DATA FOR PROCESSING Start Marker

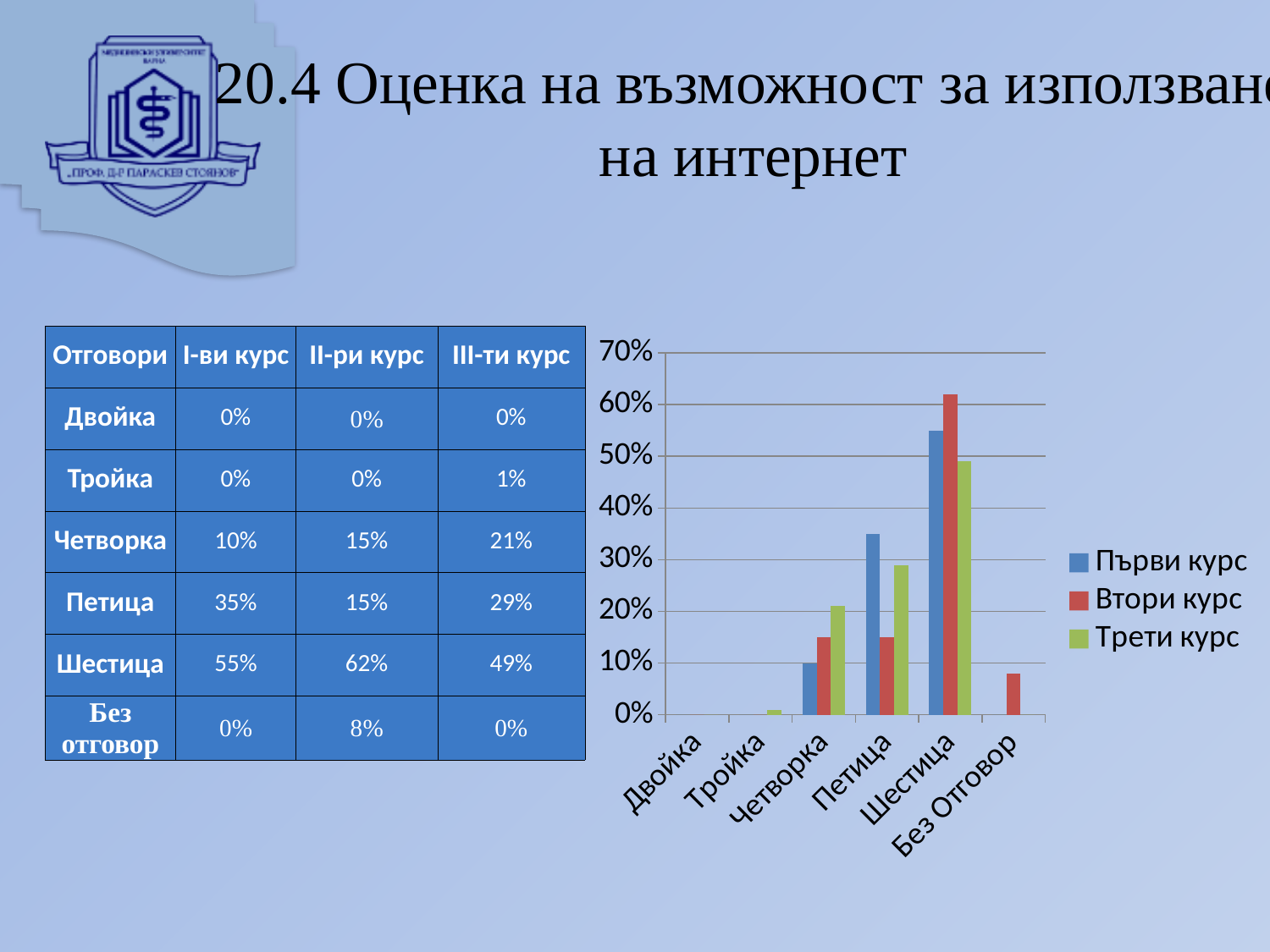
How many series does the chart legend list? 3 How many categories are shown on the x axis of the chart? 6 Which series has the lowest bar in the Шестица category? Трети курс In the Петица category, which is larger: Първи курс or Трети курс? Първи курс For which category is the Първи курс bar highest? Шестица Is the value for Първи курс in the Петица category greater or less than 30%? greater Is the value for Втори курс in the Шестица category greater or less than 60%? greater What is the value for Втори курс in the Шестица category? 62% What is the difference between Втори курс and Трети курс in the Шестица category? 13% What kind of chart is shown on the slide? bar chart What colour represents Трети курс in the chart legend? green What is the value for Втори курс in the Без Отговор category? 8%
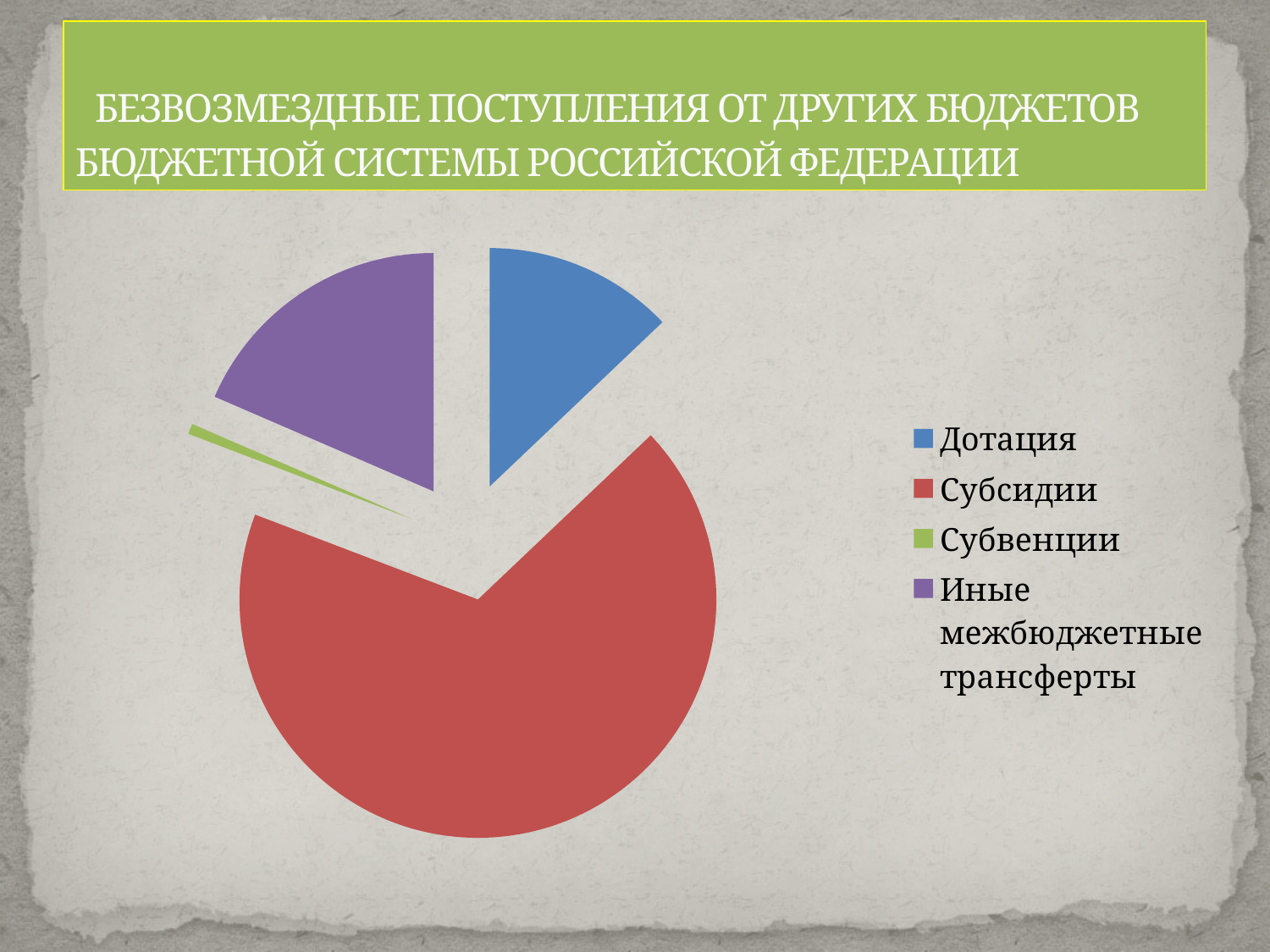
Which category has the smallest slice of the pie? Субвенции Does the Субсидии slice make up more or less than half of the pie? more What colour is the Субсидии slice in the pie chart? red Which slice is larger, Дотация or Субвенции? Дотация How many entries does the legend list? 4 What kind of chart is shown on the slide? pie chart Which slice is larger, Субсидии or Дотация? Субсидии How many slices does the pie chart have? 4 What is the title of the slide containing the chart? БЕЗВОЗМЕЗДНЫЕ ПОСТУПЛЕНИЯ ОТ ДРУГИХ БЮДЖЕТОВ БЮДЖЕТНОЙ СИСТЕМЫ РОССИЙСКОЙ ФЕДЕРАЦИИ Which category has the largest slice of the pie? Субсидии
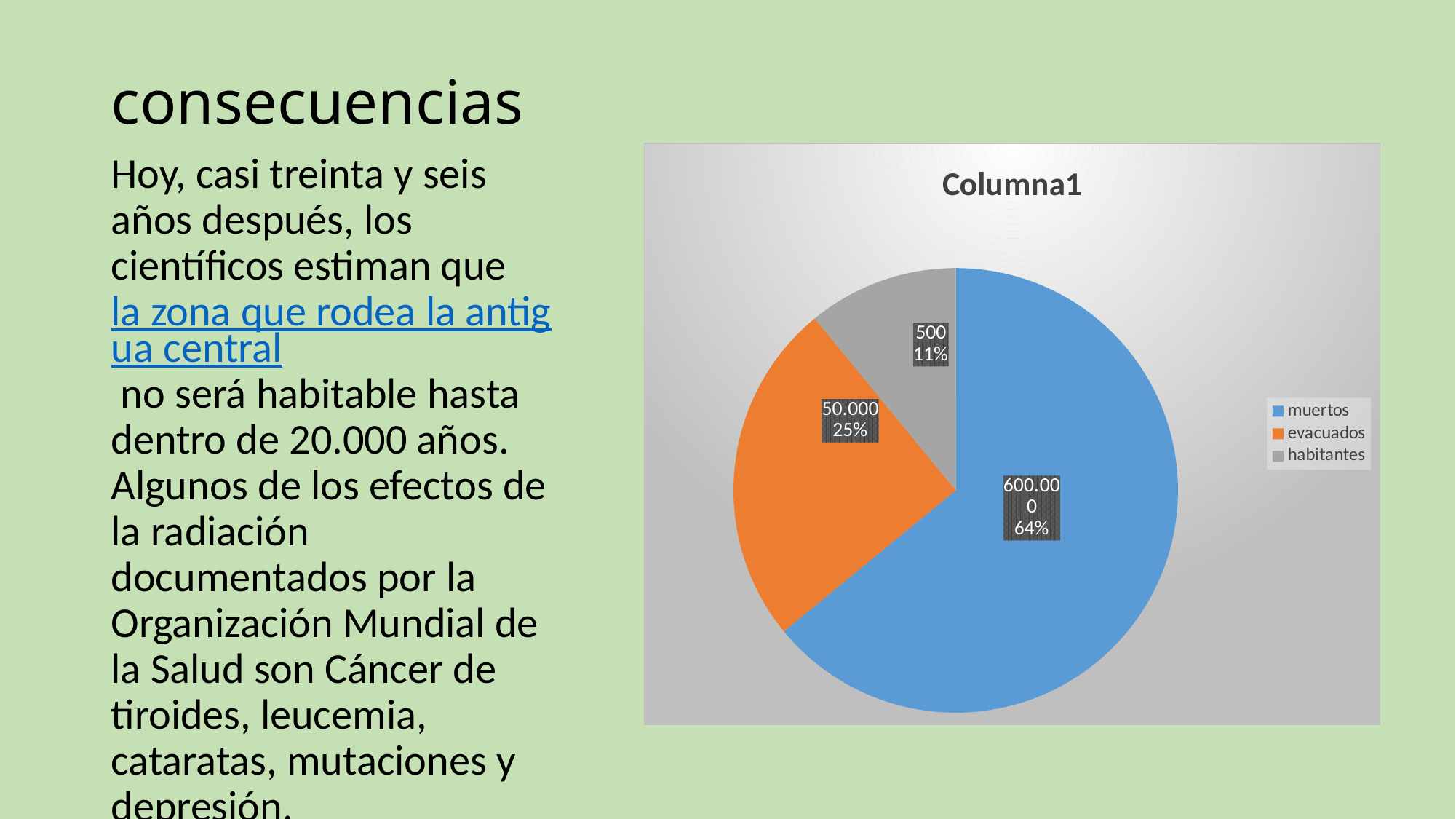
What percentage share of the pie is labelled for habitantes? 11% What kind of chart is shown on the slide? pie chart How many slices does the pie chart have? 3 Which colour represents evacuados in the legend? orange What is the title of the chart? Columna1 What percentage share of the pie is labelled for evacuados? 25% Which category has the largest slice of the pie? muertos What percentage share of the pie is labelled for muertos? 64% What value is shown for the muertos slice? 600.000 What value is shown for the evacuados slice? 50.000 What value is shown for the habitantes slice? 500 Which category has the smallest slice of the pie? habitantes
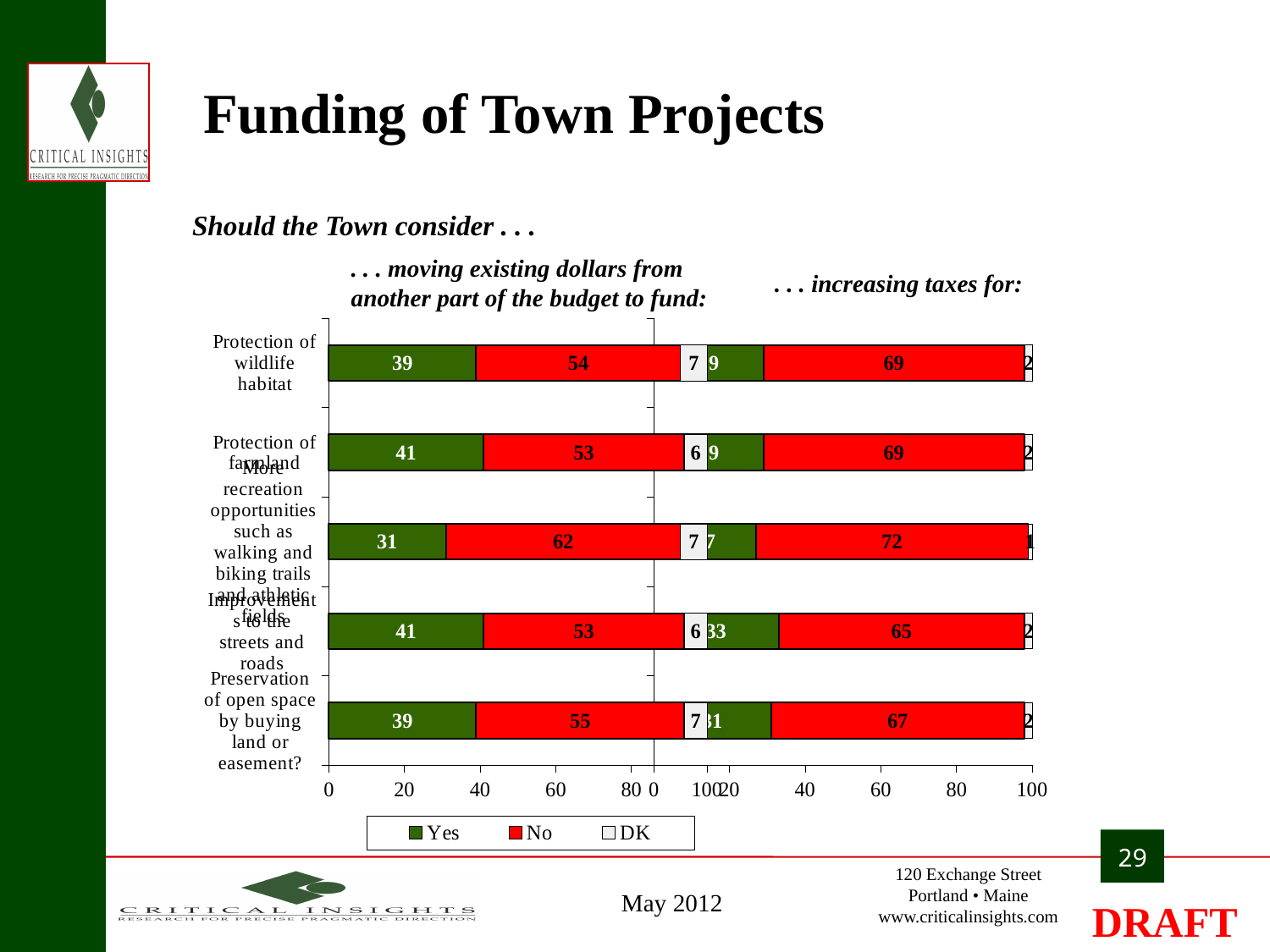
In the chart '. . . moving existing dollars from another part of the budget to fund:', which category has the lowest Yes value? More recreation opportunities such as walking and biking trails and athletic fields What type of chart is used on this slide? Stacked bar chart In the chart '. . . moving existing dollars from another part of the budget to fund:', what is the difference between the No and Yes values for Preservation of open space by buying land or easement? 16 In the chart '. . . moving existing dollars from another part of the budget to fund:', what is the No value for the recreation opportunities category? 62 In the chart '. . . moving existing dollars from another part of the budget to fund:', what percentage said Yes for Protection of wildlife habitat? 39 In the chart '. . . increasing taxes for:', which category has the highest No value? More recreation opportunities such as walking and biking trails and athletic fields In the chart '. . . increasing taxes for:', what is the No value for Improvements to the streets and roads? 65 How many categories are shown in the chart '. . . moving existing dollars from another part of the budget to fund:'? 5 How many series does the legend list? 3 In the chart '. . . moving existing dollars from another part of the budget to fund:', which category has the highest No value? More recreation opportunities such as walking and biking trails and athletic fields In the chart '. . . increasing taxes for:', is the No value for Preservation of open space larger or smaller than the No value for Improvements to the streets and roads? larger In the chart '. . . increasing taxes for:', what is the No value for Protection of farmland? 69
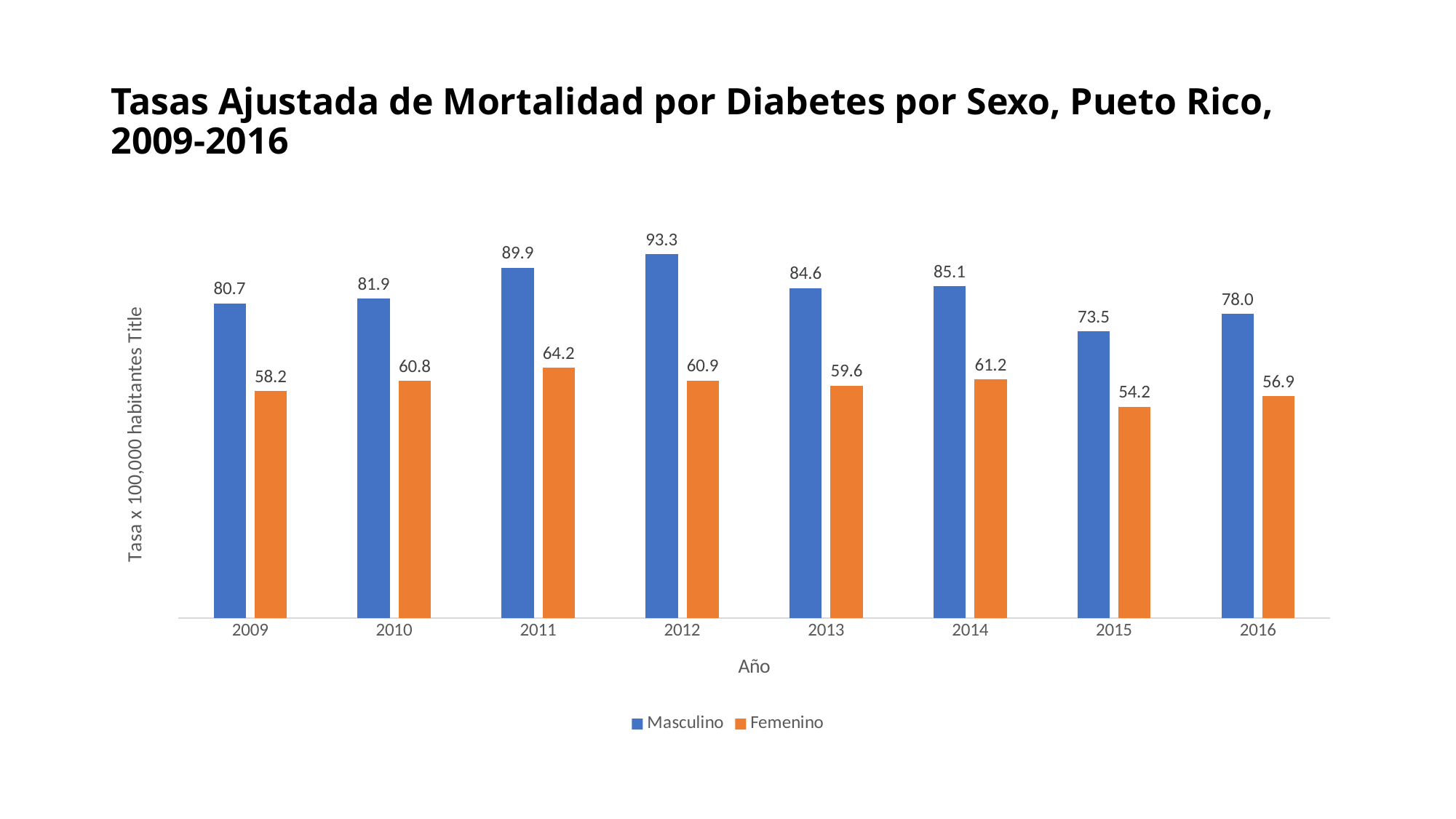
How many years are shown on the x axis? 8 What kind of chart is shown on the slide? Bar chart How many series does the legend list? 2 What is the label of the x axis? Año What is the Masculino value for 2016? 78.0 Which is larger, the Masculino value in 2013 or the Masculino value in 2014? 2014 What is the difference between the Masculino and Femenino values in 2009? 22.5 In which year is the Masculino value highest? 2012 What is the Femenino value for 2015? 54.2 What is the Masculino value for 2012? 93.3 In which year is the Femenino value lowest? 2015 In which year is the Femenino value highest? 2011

DATA FOR PROCESSING End Marker

▸ **EXERCISE DETAILS**
Go through all of the material above and switch "legend" to "key" wherever it appears, keeping everything else the same. Leave the pictures out of your answer.

▸ **RESPONSE BELOW**
How many series does the chart key list? 3 How many categories are shown on the x axis of the chart? 6 Which series has the lowest bar in the Шестица category? Трети курс In the Петица category, which is larger: Първи курс or Трети курс? Първи курс For which category is the Първи курс bar highest? Шестица Is the value for Първи курс in the Петица category greater or less than 30%? greater Is the value for Втори курс in the Шестица category greater or less than 60%? greater What is the value for Втори курс in the Шестица category? 62% What is the difference between Втори курс and Трети курс in the Шестица category? 13% What kind of chart is shown on the slide? bar chart What colour represents Трети курс in the chart key? green What is the value for Втори курс in the Без Отговор category? 8%
Which category has the smallest slice of the pie? Субвенции Does the Субсидии slice make up more or less than half of the pie? more What colour is the Субсидии slice in the pie chart? red Which slice is larger, Дотация or Субвенции? Дотация How many entries does the key list? 4 What kind of chart is shown on the slide? pie chart Which slice is larger, Субсидии or Дотация? Субсидии How many slices does the pie chart have? 4 What is the title of the slide containing the chart? БЕЗВОЗМЕЗДНЫЕ ПОСТУПЛЕНИЯ ОТ ДРУГИХ БЮДЖЕТОВ БЮДЖЕТНОЙ СИСТЕМЫ РОССИЙСКОЙ ФЕДЕРАЦИИ Which category has the largest slice of the pie? Субсидии
What percentage share of the pie is labelled for habitantes? 11% What kind of chart is shown on the slide? pie chart How many slices does the pie chart have? 3 Which colour represents evacuados in the key? orange What is the title of the chart? Columna1 What percentage share of the pie is labelled for evacuados? 25% Which category has the largest slice of the pie? muertos What percentage share of the pie is labelled for muertos? 64% What value is shown for the muertos slice? 600.000 What value is shown for the evacuados slice? 50.000 What value is shown for the habitantes slice? 500 Which category has the smallest slice of the pie? habitantes
In the chart '. . . moving existing dollars from another part of the budget to fund:', which category has the lowest Yes value? More recreation opportunities such as walking and biking trails and athletic fields What type of chart is used on this slide? Stacked bar chart In the chart '. . . moving existing dollars from another part of the budget to fund:', what is the difference between the No and Yes values for Preservation of open space by buying land or easement? 16 In the chart '. . . moving existing dollars from another part of the budget to fund:', what is the No value for the recreation opportunities category? 62 In the chart '. . . moving existing dollars from another part of the budget to fund:', what percentage said Yes for Protection of wildlife habitat? 39 In the chart '. . . increasing taxes for:', which category has the highest No value? More recreation opportunities such as walking and biking trails and athletic fields In the chart '. . . increasing taxes for:', what is the No value for Improvements to the streets and roads? 65 How many categories are shown in the chart '. . . moving existing dollars from another part of the budget to fund:'? 5 How many series does the key list? 3 In the chart '. . . moving existing dollars from another part of the budget to fund:', which category has the highest No value? More recreation opportunities such as walking and biking trails and athletic fields In the chart '. . . increasing taxes for:', is the No value for Preservation of open space larger or smaller than the No value for Improvements to the streets and roads? larger In the chart '. . . increasing taxes for:', what is the No value for Protection of farmland? 69
How many years are shown on the x axis? 8 What kind of chart is shown on the slide? Bar chart How many series does the key list? 2 What is the label of the x axis? Año What is the Masculino value for 2016? 78.0 Which is larger, the Masculino value in 2013 or the Masculino value in 2014? 2014 What is the difference between the Masculino and Femenino values in 2009? 22.5 In which year is the Masculino value highest? 2012 What is the Femenino value for 2015? 54.2 What is the Masculino value for 2012? 93.3 In which year is the Femenino value lowest? 2015 In which year is the Femenino value highest? 2011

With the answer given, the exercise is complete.